🤖 AI Summary
This work addresses the challenge of learning causal structures from observational time series data, where temporal dependencies complicate inference. The authors propose TS-BOSS, an extension of the static BOSS framework to dynamic settings, which performs permutation-based structure search over dynamic Bayesian networks and leverages a grow-shrink tree to cache intermediate scores for computational efficiency. TS-BOSS establishes, for the first time, theoretical guarantees for permutation-based causal discovery in the time series context and generalizes the subgraph minimality result to this setting.

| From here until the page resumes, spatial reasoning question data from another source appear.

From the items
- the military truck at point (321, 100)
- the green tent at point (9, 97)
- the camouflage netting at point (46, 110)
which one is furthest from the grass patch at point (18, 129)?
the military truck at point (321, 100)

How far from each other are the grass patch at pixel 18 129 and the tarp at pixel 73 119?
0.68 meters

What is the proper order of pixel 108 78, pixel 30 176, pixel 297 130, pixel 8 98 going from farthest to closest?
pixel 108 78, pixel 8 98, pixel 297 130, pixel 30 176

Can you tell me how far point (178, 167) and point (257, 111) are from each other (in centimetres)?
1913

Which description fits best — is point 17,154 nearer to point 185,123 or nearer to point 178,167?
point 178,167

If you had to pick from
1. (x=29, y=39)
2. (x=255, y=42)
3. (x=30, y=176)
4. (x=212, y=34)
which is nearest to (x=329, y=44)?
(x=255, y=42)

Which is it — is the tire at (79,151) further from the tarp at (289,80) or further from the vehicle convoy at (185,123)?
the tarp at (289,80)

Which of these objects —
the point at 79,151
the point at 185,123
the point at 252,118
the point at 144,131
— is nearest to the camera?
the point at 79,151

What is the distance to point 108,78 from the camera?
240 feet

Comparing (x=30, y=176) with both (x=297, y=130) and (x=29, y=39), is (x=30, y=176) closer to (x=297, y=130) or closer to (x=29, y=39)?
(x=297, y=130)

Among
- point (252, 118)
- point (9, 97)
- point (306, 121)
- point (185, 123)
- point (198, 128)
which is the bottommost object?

Empirical evaluations demonstrate that TS-BOSS achieves significantly higher adjacency recall—particularly on highly autocorrelated synthetic data—while maintaining precision, highlighting its superior performance and scalability.
📝 Abstract
Causal structure learning from observational data is central to many scientific and policy domains, but the time series setting common to many disciplines poses several challenges due to temporal dependence. In this paper we focus on score-based causal discovery for multivariate time series and introduce TS-BOSS, a time series extension of the recently proposed Best Order Score Search (BOSS) (Andrews et al. 2023). TS-BOSS performs a permutation-based search over dynamic Bayesian network structures while leveraging grow-shrink trees to cache intermediate score computations, preserving the scalability and strong empirical performance of BOSS in the static setting. We provide theoretical guarantees establishing the soundness of TS-BOSS under suitable assumptions, and we present an intermediate result that extends classical subgraph minimality results for permutation-based methods to the dynamic (time series) setting. Our experiments on synthetic data show that TS-BOSS is especially effective in high auto-correlation regimes, where it consistently achieves higher adjacency recall at comparable precision than standard constraint-based methods. Overall, TS-BOSS offers a high-performing, scalable approach for time series causal discovery and our results provide a principled bridge for extending sparsity-based, permutation-driven causal learning theory to dynamic settings.